Supplied passage:
Conveniently, there is an Azure extension for DuckDB, and it lets you use URLs like 'abfss://⟨my_filesystem⟩/⟨path⟩/⟨my_file⟩.⟨parquet_or_csv⟩'. That’s a slightly different URL scheme to the one we’ve been given (abfss as opposed to abfs), but we can easily sort that.

Looking at the authentication docs though, it seems to require you to specify either a connection string, a service principal or using the ‘Azure Credential Chain’ (which, I think, works with the az command line and various environment variables that you may have set up). We don’t have any of those – they’re all a far broader scope than what we’ve got, which is just a SAS token for a specific file or folder. It looks like the Azure extension doesn’t support this, so we’ll have to look for another way.

Using the DuckDB Python library – with an Azure connector

As well as the command-line interface, DuckDB can also be used from Python. To set this up, just run pip install duckdb. While you’re at it, you might want to install pandas and the adlfs library for connecting to Azure Storage.

Using this is actually quite simple, first import the libraries:

import duckdb
from adlfs.spec import AzureBlobFileSystem

then set up the Azure connection:

a = AzureBlobFileSystem(account_name='pcstacitems',
   sas_token=asset.extra_fields["table:storage_options"]['credential'])

Note how here we’re using the sas_token parameter to provide a SAS token. We could use a different parameter here to provide a connection string or some other credential type. I couldn’t find much real-world use of this sas_token parameter when looking online – so this is probably the key ‘less well documented’ bit to take away from this article.

Continuing, we then connect to DuckDB and ‘register’ this Azure connection:

connection = duckdb.connect()
connection.register_filesystem(a)

From there, we can run a SQL query like this:

query = connection.sql(f"""
SELECT * FROM 'abfs://items/sentinel-2-l2a.parquet/*.parquet' LIMIT 1;
""")
query.to_df()

The call to to_df at the end converts the result into a Pandas DataFrame for easy viewing and manipulation. The results are shown below (click to enlarge):

Note that we’re passing a URL of abfs://items/sentinel-2-l2a.parquet/*.parquet – this is the URL from the STAC catalog with /*.parquet added to the end to ensure DuckDB picks up the large number of Parquet files stored there. I’d have thought this would have worked without that, but if I miss that out I get a error saying:

TypeError: int() argument must be a string, a bytes-like object or a real number, not 'NoneType'

I suspect this is something to do with how things are passed to the Azure connection that we registered with DuckDB, but I’m not entirely sure. If you do know, then please leave a comment!

A few fun queries

So, now we’ve got this working, what can we do? Well, we can – fairly efficiently – run queries across all the STAC metadata for Sentinel 2 images. I’ll just give a few examples of queries I’ve run below.

Required tasks:
1. In the DuckDB article, what does the call to to_df do?
2. Print the DuckDB article starting at "then set up" and ending at "connection.register_filesystem(a)".

Stored data:
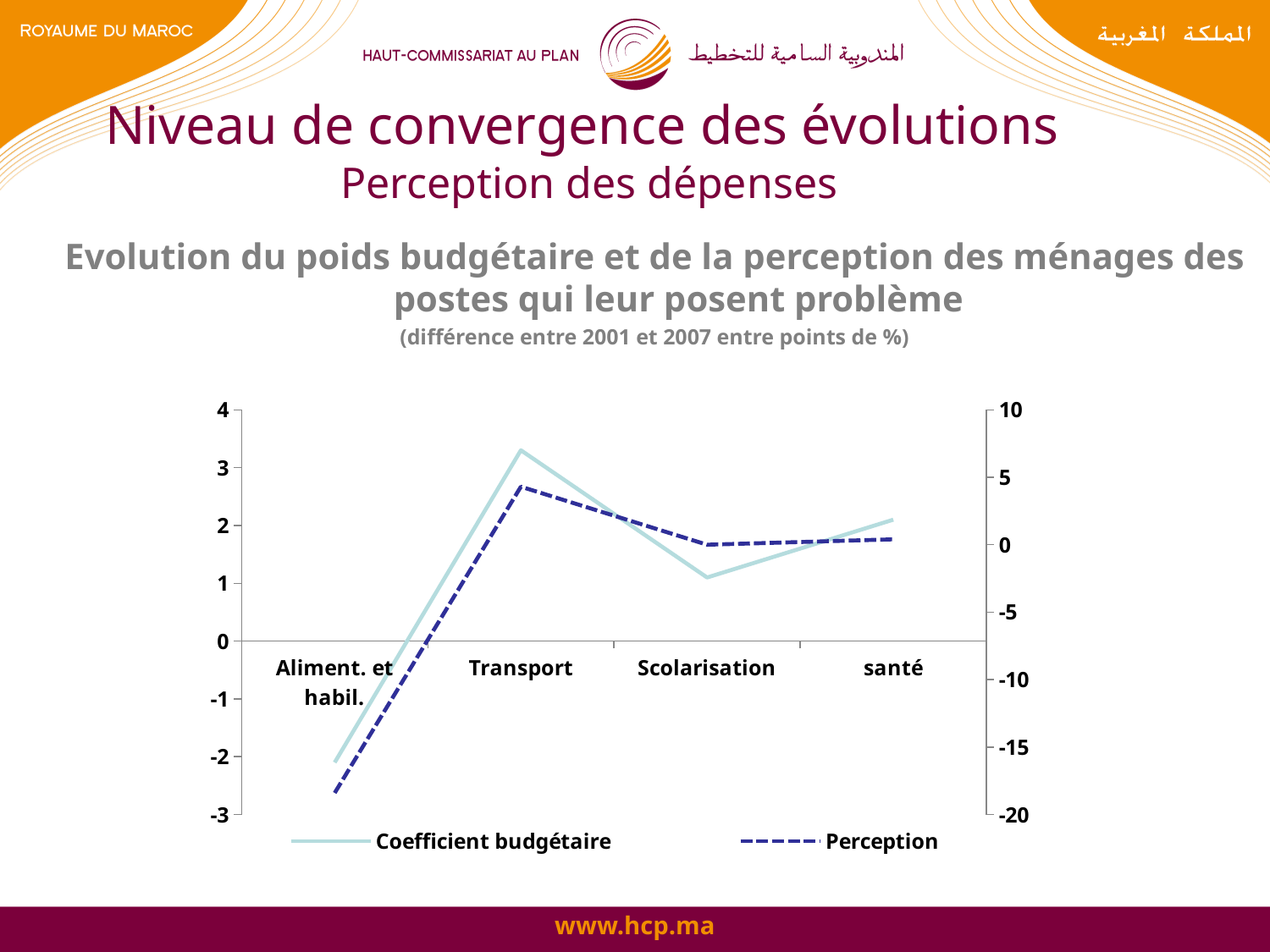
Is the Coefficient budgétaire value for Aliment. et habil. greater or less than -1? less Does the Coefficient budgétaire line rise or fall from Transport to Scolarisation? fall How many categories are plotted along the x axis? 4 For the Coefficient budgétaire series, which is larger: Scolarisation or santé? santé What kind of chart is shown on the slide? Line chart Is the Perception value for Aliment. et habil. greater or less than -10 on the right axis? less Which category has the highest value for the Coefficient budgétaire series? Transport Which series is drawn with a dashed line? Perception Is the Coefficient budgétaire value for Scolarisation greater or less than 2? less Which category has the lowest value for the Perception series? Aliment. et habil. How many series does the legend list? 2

Solution list:
1. It converts the result into a Pandas DataFrame for easy viewing and manipulation.

2.
then set up the Azure connection:

a = AzureBlobFileSystem(account_name='pcstacitems',
   sas_token=asset.extra_fields["table:storage_options"]['credential'])

Note how here we’re using the sas_token parameter to provide a SAS token. We could use a different parameter here to provide a connection string or some other credential type. I couldn’t find much real-world use of this sas_token parameter when looking online – so this is probably the key ‘less well documented’ bit to take away from this article.

Continuing, we then connect to DuckDB and ‘register’ this Azure connection:

connection = duckdb.connect()
connection.register_filesystem(a)